I am on a team with ten other people. My team is all 20+ years old than me except for the young guy that sits near the door. We wear both sales and customer service hats. We are not the insurance carrier, but a third-party administrator (TPA) . We work with the elderly and with union members. It’s skull-crushingly dull, but it pays the bills, so I will remain there as long as I don’t have something better or more lucrative lined up. Most everyone else there also freelances on the side. I’m struggling to return to freelancing with the long hours at the day job.

This is the first job where there’s a benefit package and a 401k I can opt into. However, I’m gaining weight from all of the sitting, lack of sunlight and foods my co-workers bring to share with the class. I had a brilliant idea yesterday: buy one of those little spin cycles that can be placed under the desk so I can cycle the Tour de France while still taking calls and losing the 96 pounds I need to shed this year.  I need it, desperately.

In October, my mum had met a lady who wanted someone to live with her so she can keep her Section 8 Voucher. The terms of her lease was that she had someone living there in case of an emergency due to the fact that she has many dehabiliting conditions, including Parkinson’s disease. I was fine with renting the room with her. I split the bills and drove her to the grocery store, the doctor’s office and thrift shopping when I was home. I thought everything was going well, but she became increasingly more critical about the stupidest things (how I did laundry, what I did with my food, what placemats I used in the dining room) until last Saturday, when she finally told me I needed to move because "she didn’t want to keep telling grown people what to do". That was the only explanation she gave me after taking rent money for January and having me drive all over creation on my day off to help her with her needs. That was the only explanation I got after dropping everything and spending all night in the emergency room with her while the doctor attending told her that her pain was vague and she needed rest and gave her Vicodin despite the fact she can’t take it with her heart medication. That was the only explanation after she spent many nights up talking to me about how she’s leaving me everything in the house. 
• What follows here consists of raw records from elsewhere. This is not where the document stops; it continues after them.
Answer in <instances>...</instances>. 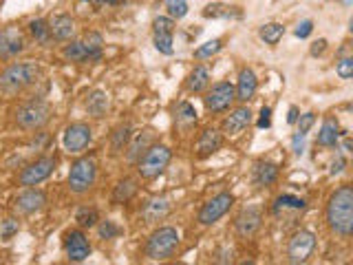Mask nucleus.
Returning <instances> with one entry per match:
<instances>
[{
  "label": "nucleus",
  "mask_w": 353,
  "mask_h": 265,
  "mask_svg": "<svg viewBox=\"0 0 353 265\" xmlns=\"http://www.w3.org/2000/svg\"><path fill=\"white\" fill-rule=\"evenodd\" d=\"M312 31H314V22H312V20H303V22H298V25H296L294 36H296V38H301V40H305V38L312 36Z\"/></svg>",
  "instance_id": "42"
},
{
  "label": "nucleus",
  "mask_w": 353,
  "mask_h": 265,
  "mask_svg": "<svg viewBox=\"0 0 353 265\" xmlns=\"http://www.w3.org/2000/svg\"><path fill=\"white\" fill-rule=\"evenodd\" d=\"M316 250V235L309 230H298L287 243V259L290 263H305Z\"/></svg>",
  "instance_id": "10"
},
{
  "label": "nucleus",
  "mask_w": 353,
  "mask_h": 265,
  "mask_svg": "<svg viewBox=\"0 0 353 265\" xmlns=\"http://www.w3.org/2000/svg\"><path fill=\"white\" fill-rule=\"evenodd\" d=\"M174 121L179 126H192L196 124V110L190 102H179L174 108Z\"/></svg>",
  "instance_id": "31"
},
{
  "label": "nucleus",
  "mask_w": 353,
  "mask_h": 265,
  "mask_svg": "<svg viewBox=\"0 0 353 265\" xmlns=\"http://www.w3.org/2000/svg\"><path fill=\"white\" fill-rule=\"evenodd\" d=\"M327 51V40L325 38H320L312 44V49H309V53L314 55V58H318V55H323Z\"/></svg>",
  "instance_id": "46"
},
{
  "label": "nucleus",
  "mask_w": 353,
  "mask_h": 265,
  "mask_svg": "<svg viewBox=\"0 0 353 265\" xmlns=\"http://www.w3.org/2000/svg\"><path fill=\"white\" fill-rule=\"evenodd\" d=\"M75 221H77V226L80 228H95L97 226V221H99V215H97V210L95 208H80L75 213Z\"/></svg>",
  "instance_id": "34"
},
{
  "label": "nucleus",
  "mask_w": 353,
  "mask_h": 265,
  "mask_svg": "<svg viewBox=\"0 0 353 265\" xmlns=\"http://www.w3.org/2000/svg\"><path fill=\"white\" fill-rule=\"evenodd\" d=\"M93 139V130L84 121H75V124L66 126L64 128V135H62V146L64 150L69 153H82L88 144Z\"/></svg>",
  "instance_id": "13"
},
{
  "label": "nucleus",
  "mask_w": 353,
  "mask_h": 265,
  "mask_svg": "<svg viewBox=\"0 0 353 265\" xmlns=\"http://www.w3.org/2000/svg\"><path fill=\"white\" fill-rule=\"evenodd\" d=\"M165 9H168V16L172 20H181L188 16V0H165Z\"/></svg>",
  "instance_id": "36"
},
{
  "label": "nucleus",
  "mask_w": 353,
  "mask_h": 265,
  "mask_svg": "<svg viewBox=\"0 0 353 265\" xmlns=\"http://www.w3.org/2000/svg\"><path fill=\"white\" fill-rule=\"evenodd\" d=\"M102 51H104L102 33L88 31L80 40H71L66 44L62 55H64V60H69V62H97V60H102Z\"/></svg>",
  "instance_id": "3"
},
{
  "label": "nucleus",
  "mask_w": 353,
  "mask_h": 265,
  "mask_svg": "<svg viewBox=\"0 0 353 265\" xmlns=\"http://www.w3.org/2000/svg\"><path fill=\"white\" fill-rule=\"evenodd\" d=\"M283 36H285V27L281 25V22H268V25H263L259 29V38L265 44H276Z\"/></svg>",
  "instance_id": "32"
},
{
  "label": "nucleus",
  "mask_w": 353,
  "mask_h": 265,
  "mask_svg": "<svg viewBox=\"0 0 353 265\" xmlns=\"http://www.w3.org/2000/svg\"><path fill=\"white\" fill-rule=\"evenodd\" d=\"M168 213H170V202L165 197H154L141 208V217L146 224H157V221H161Z\"/></svg>",
  "instance_id": "23"
},
{
  "label": "nucleus",
  "mask_w": 353,
  "mask_h": 265,
  "mask_svg": "<svg viewBox=\"0 0 353 265\" xmlns=\"http://www.w3.org/2000/svg\"><path fill=\"white\" fill-rule=\"evenodd\" d=\"M261 224H263L261 208H245V210H241L239 217L234 219V230H236L239 237L250 239L259 232Z\"/></svg>",
  "instance_id": "17"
I said in my quietest voice, "I’m sorry it’s not working out." Then I stalked out of the room as she stared blankly at the television; I was shaking with anger. I called my mother and told her I was coming home. I changed my address back to my parents’ house with the postal service and my job. I packed up my books, clothes and dishes and drug them to my car. Then I yanked the key off of my key chain, , slammed the door and sped off into the night. When I arrived home, I deleted our text messages and put her number on my "blocked" list.  

I’ve spent the last few days at my parents’ house. They’re offering for me to stay put here for as long as I like, rent-free, as long as I clean the house and come in at a certain hour. This sounds like an excellent deal, until you see what filth my parents’ house is entombed in. I spent three hours today cleaning the kitchen, half of that time cutting through years-old kitchen grease on the stove (and I could have gone three more hours had I done the walls).  I don’t see this working out past spring. For now, however, I have a safe place to park my car and shower, so that’s all I can ask for right now.

I bought a car two weeks after I landed the new position. It’s a 2007 Ford Fusion with a stick shift. It has less than 80,000 miles on it. It’s the nicest thing I’ve ever driven. It’s the car I’m gonna drive to Alaska. 

I’m still learning ASL and I’ve gotten quite fluent in it, to the point where I’m strongly considering going back to school for it. In the internim, I’m just going to try to learn it for the ministry’s sake and keep going. 

I’m considering an out-of-state move when it warms up. I don’t know where yet though. 

I’m out of words but not out of heart.